Celebrating Diwali with Children
As the generations progress, the essence of Diwali seems to get even more diluted, until what the holiday really stands for remains as faint pictures of what we have seen our elders do around the house. Especially for the Indian American community, who are already once removed from their own culture, this is the reality they face. It is important that everyone be acquainted with Diwali and its traditions, as this is one festival most Indian Americans want their children to know and celebrate.
Today, Diwali has become more of a social observance, instead of religious or spiritual. Parents often find it difficult to relay the true meaning and create the right intent about the festival. There are some simple ways to make Diwali relevant, enjoyable and meaningful to your children.
Children today are curious and purposeful. They want to know why something must be done, and the significance of it. Indulge them. Several stories and books are available to not only explain the history of Diwali, but also to educate them about the spiritual significance. Once they understand the history, they will partake in festivities more earnestly.
Make the Diwali puja a focus. Several CDs are available to assist you with the rituals, explanations, and descriptions of what needs to be done. This is a good way to include the puja in your celebration, even though you may not be informed enough to do it yourself.
Show your child the many symbols that are synonymous with Diwali. Let them help you shop and make some decorations and lights. These are simple craft activities suitable for all ages. Let younger children simply color or paint the lights and diyas. Indian stores are sure to stock them at this time of year. If your child is more creative, get them some air-drying clay and encourage them to make their own diyas in shapes of their choosing. Use their creations around the house, and proudly gift them to friends and family.
Always make sure the house is well lit during Diwali. This is when the Goddess of wealth, Lakshmi, is always at her benevolent best, and she is most readily attracted to bright, well-lit homes. Use strings of lights and diyas to decorate the windows and archways of your house. If you have a small altar at home, keep it clean and well-lit. To truly convey the importance of Diwali, it is important to let your children know that Diwali means as much to the Hindu community as Christmas does in America. Visible through brightly lit streets and heavily arranged sweets, Diwali is the most awaited celebration every year. It is customary for people to exchange greetings and sweets. Children also prepare interesting and colorful Diwali cards. You may even make this a family activity and encourage your children to make Diwali cards for family back home. This is a good chance to help them live the Diwali magic, and also get to know their families better.
Make Diwali a time to buy your children some traditional clothes. This is one excuse to get them to have at least one set. Let them choose their own color and style so it becomes more fun for them.
The rangoli is traditional and auspicious. Use powdered chalk, or simply some paints and colors to make exquisite designs.
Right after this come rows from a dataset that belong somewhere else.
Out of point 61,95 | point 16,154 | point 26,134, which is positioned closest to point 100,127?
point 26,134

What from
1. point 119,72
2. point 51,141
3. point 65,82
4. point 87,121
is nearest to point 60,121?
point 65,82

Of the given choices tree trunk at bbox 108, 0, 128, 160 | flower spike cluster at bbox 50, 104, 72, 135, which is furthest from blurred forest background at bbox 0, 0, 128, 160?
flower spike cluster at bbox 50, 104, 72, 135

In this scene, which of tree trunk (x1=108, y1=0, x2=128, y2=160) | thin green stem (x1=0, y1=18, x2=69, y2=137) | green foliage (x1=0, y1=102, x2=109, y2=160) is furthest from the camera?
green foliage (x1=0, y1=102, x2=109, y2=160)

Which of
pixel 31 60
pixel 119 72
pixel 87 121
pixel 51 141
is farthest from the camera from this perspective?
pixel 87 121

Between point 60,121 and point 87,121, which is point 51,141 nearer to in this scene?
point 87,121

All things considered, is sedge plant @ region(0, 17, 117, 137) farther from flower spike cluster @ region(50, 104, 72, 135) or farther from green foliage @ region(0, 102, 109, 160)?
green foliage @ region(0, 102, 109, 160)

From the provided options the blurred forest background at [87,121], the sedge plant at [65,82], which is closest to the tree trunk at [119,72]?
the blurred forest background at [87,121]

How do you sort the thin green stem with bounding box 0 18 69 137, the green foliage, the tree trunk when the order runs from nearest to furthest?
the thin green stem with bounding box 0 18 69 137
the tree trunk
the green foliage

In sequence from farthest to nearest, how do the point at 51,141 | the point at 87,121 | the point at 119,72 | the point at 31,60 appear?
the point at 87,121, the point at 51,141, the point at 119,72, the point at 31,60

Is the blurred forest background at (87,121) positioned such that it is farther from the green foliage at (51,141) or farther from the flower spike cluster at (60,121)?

Although they seem very complex and intricate, they really are geometric designs worked on several layers. You can actually plan for this a few days in advance, and draw smaller rough sketches. This can be great fun and a wonderful bonding activity.
Sit down with your children and ask them to name their favorite Indian foods. Incorporate those items into the menu. This is also a good time to talk to them about traditional Diwali foods, and ask them to help with preparations.
Simple sweets can be made with their help, provided it is not too laborious an affair. Buy some Diwali firecrackers, without which the festival is just not complete. You can stick to some sparklers if you want to keep it safe and simple.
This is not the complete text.